Approach to Establishing Sustainable Reference Data Management
The harmonization of reference data is much more than a purely technical challenge. To ensure effective and continuous reference data management in the organization, a holistic approach is required that clearly defines the responsibility for reference data in the organization and establishes effective governance structures and processes for the organization-wide management and synchronization of reference data.

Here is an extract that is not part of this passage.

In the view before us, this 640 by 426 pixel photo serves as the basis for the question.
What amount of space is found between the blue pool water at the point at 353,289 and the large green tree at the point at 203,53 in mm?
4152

The first step is to define an organization-wide standard that clearly defines responsibilities for data maintenance. It is important to ensure that the respective unit has the mandate from management to enforce reference data harmonization throughout the entire organization and also has the necessary technical expertise. Once the responsibilities for data management and maintenance have been defined, the organization should create transparency across all systems used as to where in the existing system landscape the reference data deviates from the target standard and where adjustments need to be made. On this basis, the necessary measures for synchronizing the reference data can then be planned and implemented. In order not to overburden the affected units and to avoid process interruptions, it is advisable to examine the effects of these adjustments as part of a change impact analysis. Data harmonization can also be carried out in stages, with only new systems initially adopting the target standard and existing subsystems being mapped. Once the adjustments have been implemented, robust governance processes must be introduced for the continuous management and maintenance of the reference data. In this phase, appropriate software tools can also help to maintain and provide the reference data centrally.
Conclusion
In the discussion about data quality in companies, reference data is not usually the focus of attention. A lack of knowledge about the complexity and effects of inconsistent and poorly maintained reference data means that many organizations do not yet have a systematic approach to reference data management. Trying to close this gap at the tool level alone is not enough. Instead, responsibilities and processes must be established to ensure that reference data is consistent and up-to-date across all systems in the long term. If implemented correctly, integration and coordination efforts relating to the associated business processes can be effectively reduced - and reference data management becomes an enabler for sustainably good data quality as the basis for better decision-making and analysis capabilities within the company.
Companies that are already looking at their master data strategy, replacing their master data tool or setting up new systems as part of the S/4HANA transformation should therefore also take a look at reference data and take the opportunity to define overarching standards and establish processes in order to track them effectively.